White Rocks from White Rock Creek
So why can’t you swim in white rock anymore? Because the lake was never really a well-designed manmade lake. The lake was only used as a water source until 1929, when Lake Lewisville was built. So really only 15-20 years, which is a really short time for a public water source. Of course from 1910 to 1930 Dallas went from 42,000 residents to over 250,000 so simple little White Rock wasn’t gonna do as a public water source, but it was still a lively recreational attraction.
In the years following White Rock’s removal as the public water source, there was some debate as to what to do with the Lake and the property around it. Most, including George Kessler, agreed that the land immediately surrounding the Lake needed to be park land, but some wanted a Coney Island style attractions, while others, including Mayor, J. Waddy “Hot Dog” Tate wanted more subdued park amenities. In the epic battle between the Coney folks and the Hot Dog folks, (ha) Hot Dog won.
Mayor Hot Dog Also Mayor Hot Dog
Well it might be more a result that the mansions begun to spring up around white rock, the planation style Bella Nora was built in ’29, H.L. Hunt’s Mt. Vernon’s replica was built ’38 and E. L. DeGolyer’s Rancho Encinal (currently The Dallas Arboretum) was built in ’39. All surrounded the lake and likely won’t have taken to a giant Ferris wheel or fun house next to their million dollar homes.
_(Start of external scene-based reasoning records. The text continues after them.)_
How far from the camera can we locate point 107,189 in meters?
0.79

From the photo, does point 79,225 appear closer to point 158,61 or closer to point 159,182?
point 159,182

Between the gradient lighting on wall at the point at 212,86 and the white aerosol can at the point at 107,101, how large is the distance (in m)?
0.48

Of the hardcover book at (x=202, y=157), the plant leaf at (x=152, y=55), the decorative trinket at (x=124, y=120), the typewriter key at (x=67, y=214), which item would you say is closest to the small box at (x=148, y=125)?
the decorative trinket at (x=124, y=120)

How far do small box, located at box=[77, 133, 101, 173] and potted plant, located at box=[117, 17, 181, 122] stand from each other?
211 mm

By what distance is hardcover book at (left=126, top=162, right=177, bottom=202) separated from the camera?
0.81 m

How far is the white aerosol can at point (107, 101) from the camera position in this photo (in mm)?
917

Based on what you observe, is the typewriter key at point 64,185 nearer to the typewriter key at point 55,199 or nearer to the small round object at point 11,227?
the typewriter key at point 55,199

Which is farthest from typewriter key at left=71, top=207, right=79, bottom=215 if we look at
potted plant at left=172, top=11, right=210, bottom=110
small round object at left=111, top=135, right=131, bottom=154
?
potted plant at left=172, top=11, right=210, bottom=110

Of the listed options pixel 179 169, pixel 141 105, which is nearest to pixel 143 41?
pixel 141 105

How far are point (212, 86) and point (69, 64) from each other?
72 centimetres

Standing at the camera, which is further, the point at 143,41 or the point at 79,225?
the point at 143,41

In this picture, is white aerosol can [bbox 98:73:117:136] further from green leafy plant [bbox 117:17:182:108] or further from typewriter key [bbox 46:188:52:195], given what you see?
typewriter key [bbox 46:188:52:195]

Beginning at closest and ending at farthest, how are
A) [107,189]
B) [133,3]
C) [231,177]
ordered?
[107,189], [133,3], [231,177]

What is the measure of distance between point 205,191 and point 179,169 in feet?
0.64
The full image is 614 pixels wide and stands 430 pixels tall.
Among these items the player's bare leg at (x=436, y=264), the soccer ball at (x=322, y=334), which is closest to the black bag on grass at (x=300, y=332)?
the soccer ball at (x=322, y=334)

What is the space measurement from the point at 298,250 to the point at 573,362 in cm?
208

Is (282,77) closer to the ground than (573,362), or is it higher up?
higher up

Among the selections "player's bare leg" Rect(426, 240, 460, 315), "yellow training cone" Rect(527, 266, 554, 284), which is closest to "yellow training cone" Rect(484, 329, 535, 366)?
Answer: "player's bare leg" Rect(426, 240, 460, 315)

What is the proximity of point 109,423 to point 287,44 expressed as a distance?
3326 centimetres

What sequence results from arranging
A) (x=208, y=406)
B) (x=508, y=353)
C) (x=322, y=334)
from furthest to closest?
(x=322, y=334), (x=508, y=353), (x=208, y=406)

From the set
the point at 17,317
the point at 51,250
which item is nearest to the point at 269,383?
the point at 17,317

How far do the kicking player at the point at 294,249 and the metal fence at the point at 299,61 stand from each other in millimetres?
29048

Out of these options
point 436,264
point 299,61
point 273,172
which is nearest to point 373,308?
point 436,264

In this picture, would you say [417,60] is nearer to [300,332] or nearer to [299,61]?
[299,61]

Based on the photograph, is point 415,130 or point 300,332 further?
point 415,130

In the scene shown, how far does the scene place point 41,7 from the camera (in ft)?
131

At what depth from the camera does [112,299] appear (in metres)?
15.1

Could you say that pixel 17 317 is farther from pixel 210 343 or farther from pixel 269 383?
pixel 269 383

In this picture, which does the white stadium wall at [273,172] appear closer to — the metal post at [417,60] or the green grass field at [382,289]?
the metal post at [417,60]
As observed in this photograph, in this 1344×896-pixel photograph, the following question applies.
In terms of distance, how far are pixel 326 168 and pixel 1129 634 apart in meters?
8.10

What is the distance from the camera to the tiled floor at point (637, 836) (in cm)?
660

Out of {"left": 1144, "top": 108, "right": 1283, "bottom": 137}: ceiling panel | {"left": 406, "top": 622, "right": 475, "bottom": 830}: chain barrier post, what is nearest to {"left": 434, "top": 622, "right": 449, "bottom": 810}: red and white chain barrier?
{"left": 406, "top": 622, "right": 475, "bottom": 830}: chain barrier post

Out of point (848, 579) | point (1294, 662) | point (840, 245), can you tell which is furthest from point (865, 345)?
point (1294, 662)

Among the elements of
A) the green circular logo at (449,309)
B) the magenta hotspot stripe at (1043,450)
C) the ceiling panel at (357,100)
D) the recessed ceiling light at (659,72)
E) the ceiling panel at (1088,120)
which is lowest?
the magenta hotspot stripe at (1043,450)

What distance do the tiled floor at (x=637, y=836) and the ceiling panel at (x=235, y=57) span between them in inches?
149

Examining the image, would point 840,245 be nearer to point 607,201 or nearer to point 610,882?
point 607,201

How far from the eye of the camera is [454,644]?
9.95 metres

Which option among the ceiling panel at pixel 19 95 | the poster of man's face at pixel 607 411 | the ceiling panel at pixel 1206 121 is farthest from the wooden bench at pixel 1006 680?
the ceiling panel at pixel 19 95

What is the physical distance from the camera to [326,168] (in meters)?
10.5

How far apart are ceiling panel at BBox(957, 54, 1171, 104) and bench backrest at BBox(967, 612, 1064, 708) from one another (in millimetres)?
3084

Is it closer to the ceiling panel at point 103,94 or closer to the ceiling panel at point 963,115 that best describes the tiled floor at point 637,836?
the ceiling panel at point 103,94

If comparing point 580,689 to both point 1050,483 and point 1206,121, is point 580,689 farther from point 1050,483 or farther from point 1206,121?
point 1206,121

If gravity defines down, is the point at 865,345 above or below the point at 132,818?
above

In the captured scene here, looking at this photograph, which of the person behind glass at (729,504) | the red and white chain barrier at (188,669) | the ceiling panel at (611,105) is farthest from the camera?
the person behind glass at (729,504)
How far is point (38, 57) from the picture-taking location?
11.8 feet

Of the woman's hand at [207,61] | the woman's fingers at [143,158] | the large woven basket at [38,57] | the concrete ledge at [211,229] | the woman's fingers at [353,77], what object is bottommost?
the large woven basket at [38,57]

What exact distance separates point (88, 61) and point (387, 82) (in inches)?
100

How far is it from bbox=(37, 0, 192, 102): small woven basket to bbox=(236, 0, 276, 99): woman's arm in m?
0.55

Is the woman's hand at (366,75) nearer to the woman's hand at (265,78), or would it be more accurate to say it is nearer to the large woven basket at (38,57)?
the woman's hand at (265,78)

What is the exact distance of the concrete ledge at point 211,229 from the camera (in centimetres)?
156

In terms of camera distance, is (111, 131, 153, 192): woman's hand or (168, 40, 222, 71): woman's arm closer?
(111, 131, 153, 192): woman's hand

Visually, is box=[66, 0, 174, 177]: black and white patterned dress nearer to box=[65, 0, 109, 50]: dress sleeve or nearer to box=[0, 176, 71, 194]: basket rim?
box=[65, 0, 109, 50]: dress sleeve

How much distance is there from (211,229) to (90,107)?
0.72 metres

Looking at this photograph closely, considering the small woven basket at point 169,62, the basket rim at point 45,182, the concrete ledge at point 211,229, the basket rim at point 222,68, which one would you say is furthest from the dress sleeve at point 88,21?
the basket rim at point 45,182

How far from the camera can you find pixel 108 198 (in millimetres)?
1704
So from the early 30’s to the late 40’s, a combination of Dallas County chain gangs, New Deal CCC workers and German POW’s, built much of the trails, roads, benches, bridges and buildings currently serving White Rock.
CCC workers and their barracks (watermelon-kid.com
The lake since then has had its ups and downs. The lady of the lake stories, the motorboat races, the years of the submarine races at the lake(teenagers necking), the years of the lake used as a cruising ground for gays, the marathons, the 75 pound cat fish that were pulled from the lake, etc.
But with local East Dallas volunteer groups like For the Love of Lake, it’s become hugely successful as an urban natural amenity in a town that has few.